Aumenta número de ações para reparar danos na compra
Por falta de acordo com as empresas, cresceu quase 30% em BH no ano passado o volume de ações judiciais que pedem reparação para anular danos na compra de produtos e serviços
O desinteresse das empresas em resolver problemas que são considerados de massa pelas entidades de defesa do consumidor está empurrando para os tribunais, em busca de indenizações, os brasileiros insatisfeitos com a compra de produtos e serviços. No ano passado, foram distribuídas em Belo Horizonte 41.138 ações judiciais com pedido de indenização – incluindo os casos relacionados ao seguro obrigatório de veículos, o Dpvat –, ante 31.655 processos em 2011. O acréscimo foi de 29,9%. A realidade observada na capital mineira é um recorte desse cenário no restante do país e mostra que uma parte dos consumidores está disposta a ir à Justiça para fazer garantir os seus direitos, quando o esforço é válido do ponto de vista financeiro.
Se o consumidor não conseguir chegar a uma solução diretamente com a empresa ou o prestador do serviço, o primeiro passo é procurar os Procons para a tentar resolver o problema, orienta o advogado Geraldo Magela Silva Freire, ex-presidente da Comissão de Relações de Consumo da regional mineira da Ordem dos Advogados do Brasil (OAB/MG). “Os Procons não podem obrigar as empresas a nada, mas propõem soluções administrativas e até negativam o empreendimento (incluem as pendências da empresa em serviços de proteção do crédito)”, afirma. A hora de ir à Justiça será no momento em estiverem esgotados os esforços para fazer valer os artigos 18 a 20 do Código de Defesa do Consumidor, que tratam das situações em que cabem substituição de produtos, restituição da quantia paga, reexecução de serviços ou o abatimento proporcional de preços, entre outros direitos.

- _ENUNCIADO_
Responda com base na reportagem sobre ações judiciais por danos na compra:
(a) Quantas ações judiciais com pedido de indenização foram distribuídas em Belo Horizonte no ano passado?
(b) Segundo o advogado Geraldo Magela Silva Freire, qual é o primeiro passo se o consumidor não resolver o problema diretamente com a empresa?
(c) Quais artigos do Código de Defesa do Consumidor são mencionados?

- _SEÇÃO DE DADOS_
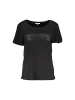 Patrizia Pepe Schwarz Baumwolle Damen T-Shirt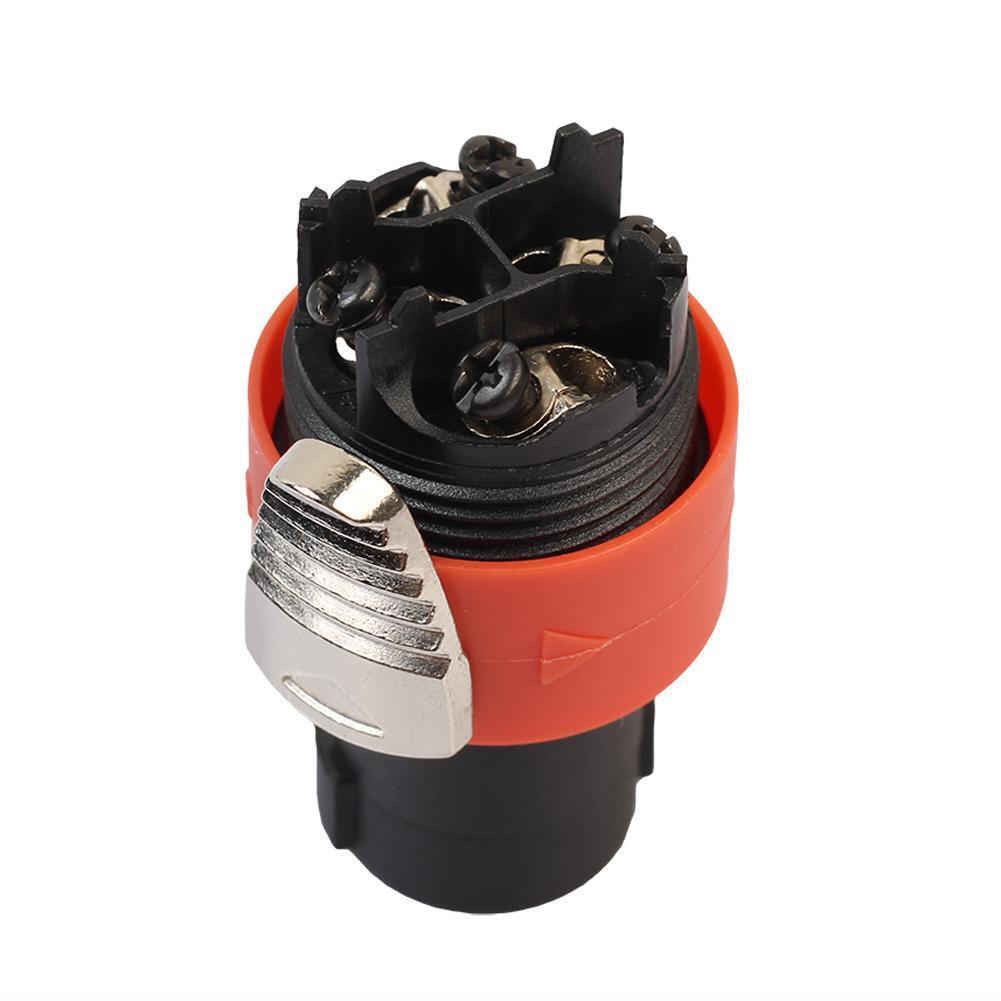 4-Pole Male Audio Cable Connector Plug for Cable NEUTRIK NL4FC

- _RESPOSTA_
(a) 41.138 ações.
(b) Procurar os Procons para tentar resolver o problema.
(c) Os artigos 18 a 20.